→ Problem details:
Reproduce verbatim the lines of the records from the line containing "If the options are" through the line containing "3. the fly at [167,93]", both included.

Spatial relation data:
============================================================

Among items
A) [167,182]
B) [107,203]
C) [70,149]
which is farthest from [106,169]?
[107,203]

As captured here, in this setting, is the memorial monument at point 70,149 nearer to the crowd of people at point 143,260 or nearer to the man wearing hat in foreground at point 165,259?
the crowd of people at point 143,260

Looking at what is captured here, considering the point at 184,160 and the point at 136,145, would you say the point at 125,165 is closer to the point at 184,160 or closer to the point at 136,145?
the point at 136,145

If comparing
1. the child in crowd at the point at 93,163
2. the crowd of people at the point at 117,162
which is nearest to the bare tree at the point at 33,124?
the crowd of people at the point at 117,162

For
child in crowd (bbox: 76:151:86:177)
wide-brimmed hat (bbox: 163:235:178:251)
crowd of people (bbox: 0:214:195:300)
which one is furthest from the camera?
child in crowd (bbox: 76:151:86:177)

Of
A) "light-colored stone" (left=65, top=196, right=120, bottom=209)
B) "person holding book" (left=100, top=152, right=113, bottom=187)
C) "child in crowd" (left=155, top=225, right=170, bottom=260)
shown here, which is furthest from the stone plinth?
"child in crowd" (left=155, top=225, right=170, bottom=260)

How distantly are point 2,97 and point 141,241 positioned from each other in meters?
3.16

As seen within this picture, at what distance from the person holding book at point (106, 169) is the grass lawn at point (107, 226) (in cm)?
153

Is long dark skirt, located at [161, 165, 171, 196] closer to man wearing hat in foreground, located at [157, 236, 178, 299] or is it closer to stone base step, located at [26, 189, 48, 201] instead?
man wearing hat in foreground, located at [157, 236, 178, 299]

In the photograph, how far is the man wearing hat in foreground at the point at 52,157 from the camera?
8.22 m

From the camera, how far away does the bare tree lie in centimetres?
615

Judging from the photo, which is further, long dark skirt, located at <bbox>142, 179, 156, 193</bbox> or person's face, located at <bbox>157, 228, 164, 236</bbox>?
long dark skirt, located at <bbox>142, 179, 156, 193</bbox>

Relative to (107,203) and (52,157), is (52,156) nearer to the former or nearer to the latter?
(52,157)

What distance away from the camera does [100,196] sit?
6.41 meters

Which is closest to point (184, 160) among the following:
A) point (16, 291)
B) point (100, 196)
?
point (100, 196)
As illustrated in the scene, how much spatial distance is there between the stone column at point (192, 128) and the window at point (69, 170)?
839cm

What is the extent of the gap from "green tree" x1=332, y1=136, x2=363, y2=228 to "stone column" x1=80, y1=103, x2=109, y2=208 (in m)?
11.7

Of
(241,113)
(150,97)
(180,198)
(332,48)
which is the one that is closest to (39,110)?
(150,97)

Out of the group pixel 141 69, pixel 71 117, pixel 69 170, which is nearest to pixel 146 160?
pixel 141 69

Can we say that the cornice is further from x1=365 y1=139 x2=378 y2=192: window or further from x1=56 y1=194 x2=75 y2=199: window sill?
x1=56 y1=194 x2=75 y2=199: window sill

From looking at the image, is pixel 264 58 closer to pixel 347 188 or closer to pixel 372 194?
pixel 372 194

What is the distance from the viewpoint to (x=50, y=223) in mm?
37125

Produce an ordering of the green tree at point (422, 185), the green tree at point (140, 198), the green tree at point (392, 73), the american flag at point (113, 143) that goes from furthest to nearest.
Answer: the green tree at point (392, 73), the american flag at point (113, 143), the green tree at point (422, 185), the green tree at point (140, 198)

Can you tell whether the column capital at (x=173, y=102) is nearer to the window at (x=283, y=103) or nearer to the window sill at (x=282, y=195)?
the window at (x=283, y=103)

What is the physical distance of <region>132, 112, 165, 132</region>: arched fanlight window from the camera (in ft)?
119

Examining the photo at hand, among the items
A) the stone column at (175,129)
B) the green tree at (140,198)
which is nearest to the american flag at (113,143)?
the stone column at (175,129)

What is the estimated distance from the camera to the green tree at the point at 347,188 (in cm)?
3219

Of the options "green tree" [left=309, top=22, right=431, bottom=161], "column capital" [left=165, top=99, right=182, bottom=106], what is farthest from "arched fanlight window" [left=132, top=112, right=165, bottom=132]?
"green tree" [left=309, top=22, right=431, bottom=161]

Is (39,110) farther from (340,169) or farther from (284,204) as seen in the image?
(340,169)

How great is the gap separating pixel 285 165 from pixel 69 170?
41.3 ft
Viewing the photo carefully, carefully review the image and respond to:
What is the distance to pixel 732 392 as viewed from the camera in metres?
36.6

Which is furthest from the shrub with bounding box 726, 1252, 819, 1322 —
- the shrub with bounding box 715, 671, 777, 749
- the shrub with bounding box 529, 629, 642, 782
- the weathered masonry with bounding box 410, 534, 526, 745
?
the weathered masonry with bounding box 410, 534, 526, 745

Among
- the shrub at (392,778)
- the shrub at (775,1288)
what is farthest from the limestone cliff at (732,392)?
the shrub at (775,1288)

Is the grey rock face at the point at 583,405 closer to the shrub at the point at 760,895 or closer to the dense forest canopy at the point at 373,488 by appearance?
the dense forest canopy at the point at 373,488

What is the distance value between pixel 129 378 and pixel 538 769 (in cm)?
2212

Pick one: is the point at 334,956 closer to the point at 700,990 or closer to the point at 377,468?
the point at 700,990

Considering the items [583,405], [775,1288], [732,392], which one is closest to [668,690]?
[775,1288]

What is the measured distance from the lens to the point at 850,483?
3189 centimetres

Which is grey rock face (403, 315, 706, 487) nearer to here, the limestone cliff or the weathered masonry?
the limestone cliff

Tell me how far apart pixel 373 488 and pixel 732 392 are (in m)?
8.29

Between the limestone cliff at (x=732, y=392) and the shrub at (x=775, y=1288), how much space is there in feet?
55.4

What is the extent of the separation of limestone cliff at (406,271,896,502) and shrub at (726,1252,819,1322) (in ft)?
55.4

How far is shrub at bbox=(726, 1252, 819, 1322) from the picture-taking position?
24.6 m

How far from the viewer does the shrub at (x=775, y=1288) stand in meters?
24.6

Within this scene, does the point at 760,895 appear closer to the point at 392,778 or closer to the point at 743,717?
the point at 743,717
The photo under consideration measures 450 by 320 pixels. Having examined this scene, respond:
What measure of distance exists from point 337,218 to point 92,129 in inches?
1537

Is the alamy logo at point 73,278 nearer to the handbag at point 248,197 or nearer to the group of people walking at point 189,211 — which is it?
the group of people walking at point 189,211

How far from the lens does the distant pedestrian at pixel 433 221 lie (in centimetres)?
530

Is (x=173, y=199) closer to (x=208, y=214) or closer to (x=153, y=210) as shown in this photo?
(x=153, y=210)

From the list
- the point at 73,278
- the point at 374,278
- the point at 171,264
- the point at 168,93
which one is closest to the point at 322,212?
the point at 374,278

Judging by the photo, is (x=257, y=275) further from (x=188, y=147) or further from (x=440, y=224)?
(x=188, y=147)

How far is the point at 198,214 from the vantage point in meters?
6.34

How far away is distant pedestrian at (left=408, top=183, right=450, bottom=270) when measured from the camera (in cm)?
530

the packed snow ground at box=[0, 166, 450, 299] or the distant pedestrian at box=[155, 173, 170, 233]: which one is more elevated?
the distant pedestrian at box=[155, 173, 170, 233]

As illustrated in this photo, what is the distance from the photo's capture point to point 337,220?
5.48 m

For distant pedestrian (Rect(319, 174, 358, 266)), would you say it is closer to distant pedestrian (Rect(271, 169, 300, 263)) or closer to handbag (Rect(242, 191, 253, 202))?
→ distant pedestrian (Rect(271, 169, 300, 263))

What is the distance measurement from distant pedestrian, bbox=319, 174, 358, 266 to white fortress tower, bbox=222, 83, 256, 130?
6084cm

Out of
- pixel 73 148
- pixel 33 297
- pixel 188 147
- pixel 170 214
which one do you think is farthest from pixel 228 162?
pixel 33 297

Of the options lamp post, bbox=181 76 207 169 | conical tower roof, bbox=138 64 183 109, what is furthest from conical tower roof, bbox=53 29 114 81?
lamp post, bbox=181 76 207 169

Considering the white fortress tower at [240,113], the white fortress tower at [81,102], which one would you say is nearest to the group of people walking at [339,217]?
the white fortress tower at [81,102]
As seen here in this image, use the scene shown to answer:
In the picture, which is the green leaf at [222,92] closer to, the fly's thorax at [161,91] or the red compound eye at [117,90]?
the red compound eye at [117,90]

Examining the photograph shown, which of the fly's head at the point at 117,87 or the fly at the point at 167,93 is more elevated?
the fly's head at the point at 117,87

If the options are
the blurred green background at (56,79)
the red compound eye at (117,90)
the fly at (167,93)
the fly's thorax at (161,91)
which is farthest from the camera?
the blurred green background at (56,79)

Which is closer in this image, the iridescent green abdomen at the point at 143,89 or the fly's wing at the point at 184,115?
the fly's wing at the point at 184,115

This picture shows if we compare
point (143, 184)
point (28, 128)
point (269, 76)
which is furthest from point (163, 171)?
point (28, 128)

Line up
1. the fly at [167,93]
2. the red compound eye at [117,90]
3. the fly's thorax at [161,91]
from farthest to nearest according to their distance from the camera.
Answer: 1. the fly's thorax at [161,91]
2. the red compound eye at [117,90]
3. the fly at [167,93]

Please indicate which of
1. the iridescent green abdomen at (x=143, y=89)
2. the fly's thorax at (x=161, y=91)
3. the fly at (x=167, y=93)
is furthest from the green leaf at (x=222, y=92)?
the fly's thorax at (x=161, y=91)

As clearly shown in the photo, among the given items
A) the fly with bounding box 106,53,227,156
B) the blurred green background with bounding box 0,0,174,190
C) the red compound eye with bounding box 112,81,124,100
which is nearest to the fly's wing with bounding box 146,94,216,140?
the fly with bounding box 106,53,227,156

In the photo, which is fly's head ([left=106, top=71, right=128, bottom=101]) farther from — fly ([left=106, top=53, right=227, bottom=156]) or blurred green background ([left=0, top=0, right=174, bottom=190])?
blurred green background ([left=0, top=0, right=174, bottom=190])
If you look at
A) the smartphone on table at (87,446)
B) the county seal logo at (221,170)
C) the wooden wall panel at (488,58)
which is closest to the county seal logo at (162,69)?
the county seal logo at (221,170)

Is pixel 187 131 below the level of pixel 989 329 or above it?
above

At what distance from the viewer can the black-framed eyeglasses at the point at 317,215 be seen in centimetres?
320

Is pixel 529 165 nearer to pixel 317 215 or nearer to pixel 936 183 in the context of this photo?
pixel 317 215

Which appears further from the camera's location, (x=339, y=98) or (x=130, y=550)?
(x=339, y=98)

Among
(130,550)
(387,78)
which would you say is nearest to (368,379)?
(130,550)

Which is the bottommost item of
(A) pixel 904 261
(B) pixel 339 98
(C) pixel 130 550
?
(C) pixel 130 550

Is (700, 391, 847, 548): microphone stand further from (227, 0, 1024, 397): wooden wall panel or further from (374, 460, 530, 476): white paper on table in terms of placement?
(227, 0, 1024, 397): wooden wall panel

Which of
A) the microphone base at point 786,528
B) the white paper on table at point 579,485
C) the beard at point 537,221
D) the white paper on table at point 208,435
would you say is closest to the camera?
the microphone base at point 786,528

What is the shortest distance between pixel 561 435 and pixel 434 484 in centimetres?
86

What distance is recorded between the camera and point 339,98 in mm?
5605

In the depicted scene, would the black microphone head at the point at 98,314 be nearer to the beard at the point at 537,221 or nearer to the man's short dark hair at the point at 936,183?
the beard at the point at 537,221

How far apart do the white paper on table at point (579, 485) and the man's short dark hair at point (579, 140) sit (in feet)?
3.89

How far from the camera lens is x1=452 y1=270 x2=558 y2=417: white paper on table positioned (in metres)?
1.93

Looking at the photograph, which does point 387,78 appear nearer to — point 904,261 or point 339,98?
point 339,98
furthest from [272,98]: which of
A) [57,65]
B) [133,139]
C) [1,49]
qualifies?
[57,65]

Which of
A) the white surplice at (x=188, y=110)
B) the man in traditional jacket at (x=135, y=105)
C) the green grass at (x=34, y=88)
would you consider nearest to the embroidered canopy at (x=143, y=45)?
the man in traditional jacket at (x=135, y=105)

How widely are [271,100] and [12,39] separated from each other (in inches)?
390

============================================================

→ The result:
If the options are
the blurred green background at (56,79)
the red compound eye at (117,90)
the fly at (167,93)
the fly's thorax at (161,91)
which is farthest from the camera?
the blurred green background at (56,79)

Which is closer in this image, the iridescent green abdomen at the point at 143,89 or the fly's wing at the point at 184,115?
the fly's wing at the point at 184,115

This picture shows if we compare
point (143, 184)
point (28, 128)
point (269, 76)
which is furthest from point (163, 171)?
point (28, 128)

Line up
1. the fly at [167,93]
2. the red compound eye at [117,90]
3. the fly's thorax at [161,91]
from farthest to nearest according to their distance from the camera.
Answer: 1. the fly's thorax at [161,91]
2. the red compound eye at [117,90]
3. the fly at [167,93]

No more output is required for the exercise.